Defining Help

James's brother is having financial problems, and James wants to know if he and his wife should help him since James and his wife don't have any debt and an emergency fund. Dave advises James to define "help."

QUESTION: James in Oklahoma City and his wife are expecting their first child. His brother is having financial problems in his family, and James wants to know if they should help them out since James and his wife don’t have any debt and an emergency fund. Dave advises James to define “help.”

ANSWER: I think we have to define “help.” Help is if you give him some money, does it—five years from now—change his life? Does it get him on the right path? We don’t want to give a drunk a drink. That’s not help.

I would buy him a $500 car in a heartbeat if I thought it would cause him to go get some work. I might even help him with some of his bills, but it would be helping him. It wouldn’t be doing it for him. Basically, the way they’re handling money is if you gave them $10,000 cash, it would be gone in three months. That says we’re not helping him by just giving him money. We’ve got to get down under there, and the truth is the problem with really helping people is it requires more effort than just giving them money. It takes up time and emotional space because sometimes they don’t appreciate it and you get conflict and everything else.

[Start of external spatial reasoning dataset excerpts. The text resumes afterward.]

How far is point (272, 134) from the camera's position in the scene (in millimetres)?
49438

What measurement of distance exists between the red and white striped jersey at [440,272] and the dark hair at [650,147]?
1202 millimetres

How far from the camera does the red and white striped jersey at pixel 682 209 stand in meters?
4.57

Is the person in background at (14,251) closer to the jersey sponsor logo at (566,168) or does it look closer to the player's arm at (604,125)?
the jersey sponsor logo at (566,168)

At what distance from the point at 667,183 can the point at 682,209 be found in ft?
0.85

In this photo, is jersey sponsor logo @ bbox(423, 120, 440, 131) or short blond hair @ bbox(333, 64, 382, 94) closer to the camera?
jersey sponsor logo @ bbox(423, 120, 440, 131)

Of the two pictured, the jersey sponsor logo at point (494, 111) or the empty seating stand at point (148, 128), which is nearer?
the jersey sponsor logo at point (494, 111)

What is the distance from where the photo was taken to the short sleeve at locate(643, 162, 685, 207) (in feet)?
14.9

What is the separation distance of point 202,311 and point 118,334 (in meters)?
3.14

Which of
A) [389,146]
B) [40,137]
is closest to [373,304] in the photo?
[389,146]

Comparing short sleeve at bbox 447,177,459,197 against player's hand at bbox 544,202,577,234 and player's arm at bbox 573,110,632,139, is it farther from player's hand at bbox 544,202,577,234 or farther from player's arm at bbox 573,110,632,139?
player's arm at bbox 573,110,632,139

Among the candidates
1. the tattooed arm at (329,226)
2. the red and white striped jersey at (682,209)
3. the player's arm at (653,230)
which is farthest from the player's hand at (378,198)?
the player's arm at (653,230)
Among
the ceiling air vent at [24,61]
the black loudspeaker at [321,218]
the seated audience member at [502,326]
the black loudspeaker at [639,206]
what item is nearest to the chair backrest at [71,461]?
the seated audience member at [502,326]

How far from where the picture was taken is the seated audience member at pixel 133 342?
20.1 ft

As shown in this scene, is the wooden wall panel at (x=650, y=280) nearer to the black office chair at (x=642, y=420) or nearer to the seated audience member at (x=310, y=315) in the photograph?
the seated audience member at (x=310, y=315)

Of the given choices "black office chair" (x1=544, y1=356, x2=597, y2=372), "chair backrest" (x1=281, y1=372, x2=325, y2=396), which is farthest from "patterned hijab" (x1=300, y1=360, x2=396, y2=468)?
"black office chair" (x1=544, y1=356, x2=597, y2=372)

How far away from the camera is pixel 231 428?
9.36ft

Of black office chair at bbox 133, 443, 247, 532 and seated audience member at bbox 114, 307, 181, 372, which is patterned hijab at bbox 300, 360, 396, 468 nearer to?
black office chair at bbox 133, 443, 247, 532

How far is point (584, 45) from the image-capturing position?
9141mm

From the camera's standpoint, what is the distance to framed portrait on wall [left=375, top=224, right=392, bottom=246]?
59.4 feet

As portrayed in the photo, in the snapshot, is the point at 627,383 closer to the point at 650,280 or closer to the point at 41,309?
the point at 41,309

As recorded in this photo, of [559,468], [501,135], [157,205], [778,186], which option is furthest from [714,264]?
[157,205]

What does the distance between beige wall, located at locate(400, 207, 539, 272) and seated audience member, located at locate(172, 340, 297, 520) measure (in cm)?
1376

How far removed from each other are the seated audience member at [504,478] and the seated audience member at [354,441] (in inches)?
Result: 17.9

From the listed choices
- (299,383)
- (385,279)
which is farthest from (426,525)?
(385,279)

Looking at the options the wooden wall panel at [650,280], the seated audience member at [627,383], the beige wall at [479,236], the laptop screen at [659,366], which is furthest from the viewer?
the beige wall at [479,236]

What would I do if I were in your shoes? I’d make a list. If you could get him to do everything you wanted him to do, what would you have him do? I would have him do a budget, and I’d have them start living on necessities first and not blowing money, as you said, on stupid stuff. That would be part of that budget. I would have him get some kind of work with that car, if I got him a car. I would have them go to Financial Peace University and learn how to handle money.

You take him to coffee, and the two of you sit and talk. Say, “I’m going to draft up a little one-page thing that says I’m going to buy you a car, and I’m going to pay off up to $2,000 worth of your bills as you pay them off. I’m going to match you one for one,” or whatever you want to do. You don’t have to do that much. I don’t mind helping somebody. If he pays off a dollar, I’ll pay off a dollar. I’ll match him on his debt reduction plan. But they’re going to be on a written plan, and they’re going to quit blowing money, and the two of them are going to be in agreement. We’re going to get organized. We’re going to get to work. He’s going to get to work doing something.

I would put him through class. I would say he’s getting a job of some kind doing something. I don’t care what it is but just showing some effort somewhere. There’s stuff out there to do. It’s just not stuff he wants to do. Let’s get busy doing something. The activity is good for him. He gets depressed sitting at home watching Oprah reruns. Something like, “Go to class, get some kind of income coming in, be in agreement with your spouse on this that your wife has to be on board with it too—not just you by yourself, and you guys get organized. Get on a written budget so that you quit blowing money on this or that. Let me be a part of you getting your life back together. If you’ll do that stuff, then I’ll give you a car and this, and I’ll do that. But I’m not going to just throw money at stupid, because all it does is make stupid bigger.” You don’t have to say it exactly that way, but that’s the deal.

If giving people money fixed their lives, then a lot of people would’ve been fixed by the government. It doesn’t work, and you’re not helping. It’s mythology. You just wish you were helping, and you want to help. But it’s not really helping.